Ritual and Myth in Modernity

18 February 2010


Ritual and Myth in the Modern World

The Japanese Tea Ceremony emerged in the Muromachi period and remains a familiar ritual to this day, creating a bridge from the present to past traditions.

An Addendum to “The Role of Ritual in Industrialized Society”

In day before yesterday’s “The Role of Ritual in Industrialized Society” I concluded with the observation that, “…a thorough-going treatment of rituals that have emerged within industrial society to evoke myths that we did not even know that we believed would be a project of substantial dimensions.” While this remains true, the thought expressed here in passing deserves something more than a mere mention. The very idea that we do not know what we believe until it is brought to our attention indirectly is worth further consideration.

Often we do not know what we believe, even while we can say with confidence, indeed without hesitation, what we do and how we do it. Rituals are among those things that we do and about which it is relatively straight-forward to be explicit. In so far as ritual is a guide to mythology — as Joseph Campbell put it, a ritual is an opportunity to participate in a myth — we would do well to pay attention to our rituals in the attempt to discover what it is that we do believe.
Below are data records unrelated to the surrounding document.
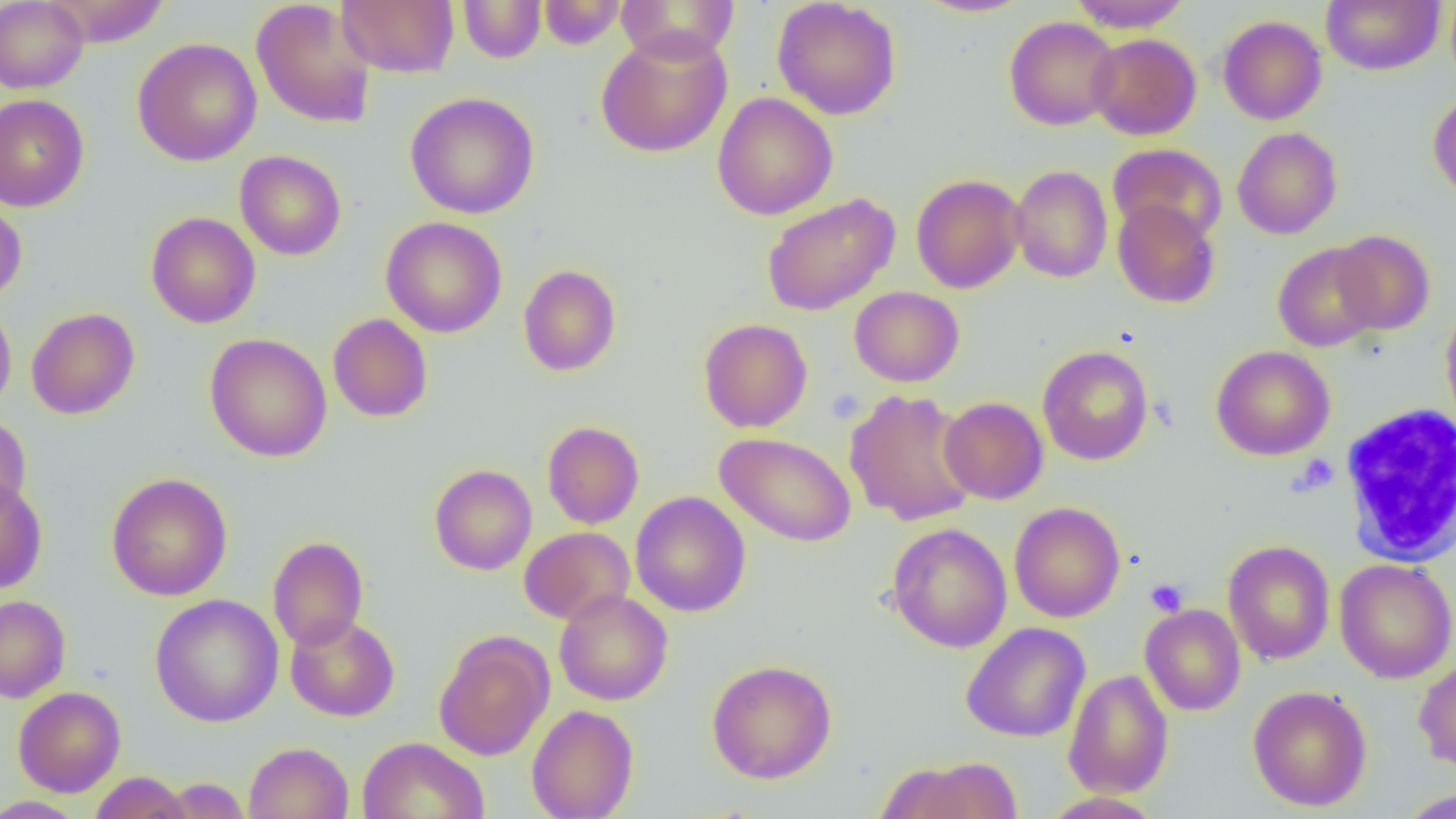

slide_level_diagnosis: no evidence of blood parasites
uninfected_red_blood_cell_locations: 'approximate bounding boxes as named x1/y1/x2/y2 corners in pixels: (x1=0, y1=0, x2=89, y2=93), (x1=42, y1=0, x2=170, y2=47), (x1=251, y1=0, x2=377, y2=129), (x1=337, y1=0, x2=459, y2=77), (x1=771, y1=0, x2=902, y2=121), (x1=913, y1=0, x2=1034, y2=18), (x1=1066, y1=0, x2=1193, y2=32), (x1=1321, y1=0, x2=1445, y2=75), (x1=1445, y1=0, x2=1456, y2=91), (x1=458, y1=1, x2=546, y2=63), (x1=537, y1=1, x2=627, y2=48), (x1=615, y1=1, x2=740, y2=64), (x1=1218, y1=15, x2=1327, y2=125), (x1=1005, y1=16, x2=1121, y2=131), (x1=595, y1=29, x2=733, y2=158), (x1=1087, y1=33, x2=1201, y2=140), (x1=132, y1=37, x2=263, y2=166), (x1=394, y1=91, x2=516, y2=337), (x1=405, y1=91, x2=540, y2=219), (x1=712, y1=92, x2=838, y2=220), (x1=1428, y1=92, x2=1456, y2=203), (x1=0, y1=94, x2=89, y2=212), (x1=1232, y1=127, x2=1343, y2=239), (x1=1108, y1=143, x2=1227, y2=244), (x1=235, y1=150, x2=346, y2=260), (x1=1009, y1=165, x2=1113, y2=283), (x1=911, y1=174, x2=1026, y2=294), (x1=761, y1=193, x2=900, y2=316), (x1=0, y1=197, x2=27, y2=303), (x1=1112, y1=199, x2=1220, y2=309), (x1=145, y1=212, x2=260, y2=328), (x1=380, y1=216, x2=508, y2=338), (x1=1332, y1=230, x2=1436, y2=335), (x1=1273, y1=242, x2=1382, y2=352), (x1=518, y1=264, x2=621, y2=376), (x1=849, y1=286, x2=964, y2=387), (x1=0, y1=298, x2=16, y2=417), (x1=1440, y1=302, x2=1456, y2=429), (x1=26, y1=307, x2=140, y2=419), (x1=328, y1=313, x2=433, y2=422), (x1=698, y1=318, x2=813, y2=432), (x1=204, y1=333, x2=332, y2=462), (x1=1038, y1=345, x2=1153, y2=466), (x1=1211, y1=345, x2=1335, y2=461), (x1=844, y1=389, x2=979, y2=526), (x1=939, y1=396, x2=1049, y2=505), (x1=0, y1=415, x2=31, y2=520), (x1=542, y1=421, x2=644, y2=529), (x1=716, y1=432, x2=856, y2=547), (x1=429, y1=464, x2=537, y2=575), (x1=106, y1=472, x2=233, y2=601), (x1=0, y1=478, x2=47, y2=593), (x1=631, y1=491, x2=751, y2=617), (x1=1009, y1=501, x2=1125, y2=623), (x1=886, y1=523, x2=1012, y2=652), (x1=519, y1=526, x2=635, y2=625), (x1=267, y1=536, x2=369, y2=651), (x1=1222, y1=540, x2=1335, y2=664), (x1=1222, y1=548, x2=1454, y2=670), (x1=1334, y1=559, x2=1456, y2=683), (x1=554, y1=589, x2=673, y2=705), (x1=150, y1=594, x2=283, y2=727), (x1=0, y1=595, x2=71, y2=703), (x1=1140, y1=604, x2=1246, y2=716), (x1=285, y1=614, x2=400, y2=722), (x1=961, y1=622, x2=1090, y2=743), (x1=434, y1=632, x2=554, y2=761), (x1=707, y1=659, x2=837, y2=784), (x1=1413, y1=660, x2=1456, y2=773), (x1=1063, y1=669, x2=1174, y2=798), (x1=1248, y1=685, x2=1372, y2=811), (x1=13, y1=686, x2=126, y2=797), (x1=526, y1=704, x2=638, y2=819), (x1=357, y1=735, x2=489, y2=819), (x1=243, y1=741, x2=354, y2=819), (x1=912, y1=758, x2=1023, y2=819), (x1=88, y1=771, x2=194, y2=819), (x1=159, y1=777, x2=252, y2=818), (x1=1397, y1=788, x2=1456, y2=818), (x1=1041, y1=791, x2=1164, y2=819), (x1=0, y1=795, x2=88, y2=819)'
modality: light microscopy
white_blood_cell_locations: 'approximate bounding boxes as named x1/y1/x2/y2 corners in pixels: (x1=1339, y1=404, x2=1456, y2=567)'
preparation: thin blood film
platelet_locations: 'approximate bounding boxes as named x1/y1/x2/y2 corners in pixels: (x1=827, y1=387, x2=865, y2=424), (x1=1293, y1=453, x2=1339, y2=495), (x1=1145, y1=578, x2=1188, y2=616)'
image_size: 1456×819 pixels
field_of_view: single
magnification: 1000xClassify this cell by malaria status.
Of course, it is also often true that we don’t realize that we are participating in a ritual even as we do so, but it is easier to recognize a contemporary ritual than to recognize a contemporary myth. The recognition of rituals, like philosophical understanding in Hegel, comes only with the setting of the sun. Perhaps the meaning of these rituals can be discerned only long after night has fallen, by midnight oil, alone in the darkness.

Some rituals are easy to recognize because they are related to formal rituals with a long history and the official sanction of some duly constituted body. For example, in his The Illusion of Technique, William Barrett wrote:

Each day when I enter my garret of a study I make the sign of the cross over myself as I pass the threshold. Do not ask me what it means. It is a gesture they taught me as a child, I had forgotten it, but it comes back to me now. It helps to keep me from thinking. In silence, performing it, I am not trapped in words and their cunning. (p. 375)

I don’t know if Barrett had Pascal in mind when he wrote this, but it clearly resembles the passage from Pascal that I quoted to the effect that, “this will naturally make you believe, and deaden your acuteness.” It is difficult to me to understand how a philosopher can take this seriously. Others may want to deaden their acuteness and achieve a childlike simplicity of belief, but not me. But Barrett acts of Pascal’s admonishment to stop thinking by engaging in ritual.

In any case, Barrett’s personal ritual is easily recognizable as a ritual because of its relation to a religious tradition. He even says that he learned it as a boy. This is a ritual sanctioned by tradition, even if its meaning has evolved over time and it no longer has the meaning for Barrett as a mature man that it had for him as a boy. The ritual remains, although the mythological justification for the ritual has vanished. Such a ritual is the emptiest of empty gestures, a defunct idea, with no more content than nostalgia.

Other rituals are more elusive, though still recognizable. In “So the last shall be first, and the first last” I wrote about the emergence of so-called “makeshift memorials” that emerge soon after a tragedy has visited a particular location and are broadcast on the news, giving everyone the opportunity to participate in this new public ritual of mourning. There I noted that previous rituals of public mourning have fallen into disuse over time (for example, the custom of dressing all in black for a particular period of time), and other rituals such as the makeshift memorial have emerged to take their place. Here the ritual is recognizable as a ritual because it serves a social function formerly served by an abandoned ritual. In what mythology the contributors to makeshift memorials are participating is difficult to say, but clearly they are so participating, and the myth may yet be elucidated. Unlike Barrett’s nostalgic gesture, the possibility remains here that there is a living myth in operation.

It could be argued that the political rituals that have emerged form the democratic industrialized nation-state — a relatively recent historical phenomenon — are genuinely new rituals corresponding to a new mythology. The democratic industrialized nation-state can lay claim to many ideologies, such as ethnic pride, self-determination, nationalism, democracy, and industrial progress, and each of these ideologies, or a combination of them, could constitute a modern myth for the modern world.